With a hearty “ciao” for a greeting, his attitude is friendly but concise: strictly business. There is work to be started, work to be finished. But if approached with a question, he is forever able to provide advice and information about anything in vicinity of his Tuscan villa. He is Sienese, not Italian, and proud of his home – the city and his land. His hands are calloused with years of manual labor, his skin is wrinkled, and his voice is gruff. His eyes may appear cold and gray, but after one quick encounter with this man, you can feel the warmth behind his rough exterior.
Today, il padrone quietly and meticulously lays out a large brown paper bag on the cement patio outside the apartment. Next, he returns with a large yellow bucket, worn with time and the color fading. Clenched in his right fist by two golden talons, a limp rooster hangs frozen in time. The creamy vanilla feathers cover two sturdy wings, the sharp beak is surrounded by vivid crimson, and the cold, black specks for eyes stare fixedly but lifelessly. The mighty bird whose robust cock-a-doodle-doo shrilly echoed through the cold morning mist now rests motionlessly upon a dust colored sack as il padrone hovers above.
He stretches the body horizontally and grasps it around the neck with a firm hand. His other strong hand quickly begins tugging at the body of the silent rooster, and the disembodiment commences. He tosses small fragments of the animal into the dull yellow pail as bunches of feathers accumulate in his palm. He continues rapidly, and a substantial cluster of feathers gathers in the clutch of his right hand. It seems as though they may explode forth at any moment, sending the soft white flakes dancing through the air as they float toward the ground. But just as swiftly, he dumps the load of plucked feathers into the bucket and rapidly gathers another bunch in his tight fist. He makes quick work of the rooster and wraps the brown sack around its body as he disappears into the midst of the shed.

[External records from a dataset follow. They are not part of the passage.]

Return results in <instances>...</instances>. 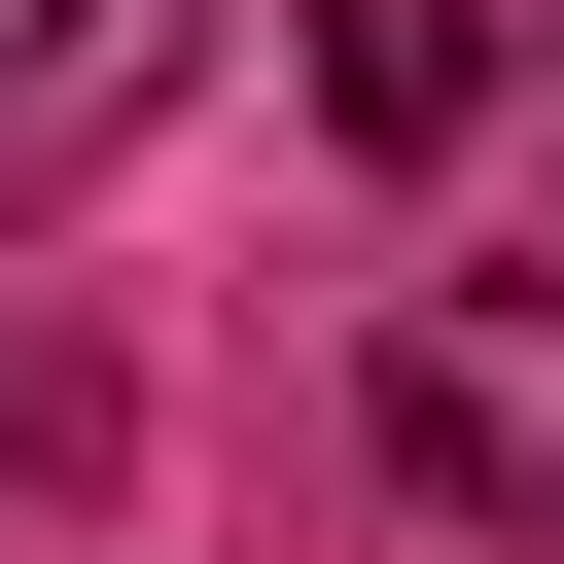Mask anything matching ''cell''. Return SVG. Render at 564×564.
Wrapping results in <instances>:
<instances>
[{
    "instance_id": "7a4b0ae2",
    "label": "cell",
    "mask_w": 564,
    "mask_h": 564,
    "mask_svg": "<svg viewBox=\"0 0 564 564\" xmlns=\"http://www.w3.org/2000/svg\"><path fill=\"white\" fill-rule=\"evenodd\" d=\"M141 106H176V0H0V176H70Z\"/></svg>"
},
{
    "instance_id": "3957f363",
    "label": "cell",
    "mask_w": 564,
    "mask_h": 564,
    "mask_svg": "<svg viewBox=\"0 0 564 564\" xmlns=\"http://www.w3.org/2000/svg\"><path fill=\"white\" fill-rule=\"evenodd\" d=\"M317 106H352V141H458V106H494V0H317Z\"/></svg>"
},
{
    "instance_id": "6da1fadb",
    "label": "cell",
    "mask_w": 564,
    "mask_h": 564,
    "mask_svg": "<svg viewBox=\"0 0 564 564\" xmlns=\"http://www.w3.org/2000/svg\"><path fill=\"white\" fill-rule=\"evenodd\" d=\"M388 494L564 529V282H388Z\"/></svg>"
}]
</instances>
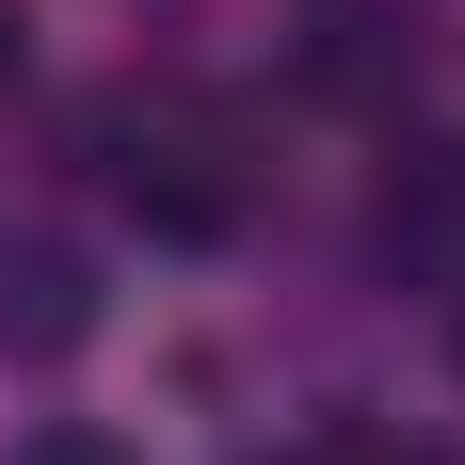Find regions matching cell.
<instances>
[{
	"label": "cell",
	"mask_w": 465,
	"mask_h": 465,
	"mask_svg": "<svg viewBox=\"0 0 465 465\" xmlns=\"http://www.w3.org/2000/svg\"><path fill=\"white\" fill-rule=\"evenodd\" d=\"M81 322H96L81 257H64V241H16V257H0V353H64Z\"/></svg>",
	"instance_id": "6da1fadb"
}]
</instances>
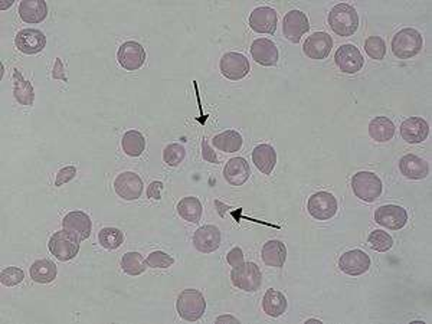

In a few moments the sound of a hammer rhythmically ricochets as a nail splits a piece of wood. Six, eight, ten regular bangs and a brief pause before the next nail is put in place. He has begun his next activity, the work never ceasing. The man is forever in action, and every action is deliberate and obviously of utter importance. Because his actions are what keeps things in order and what makes the world go round – at least his world continues to revolve smoothly and without a hitch.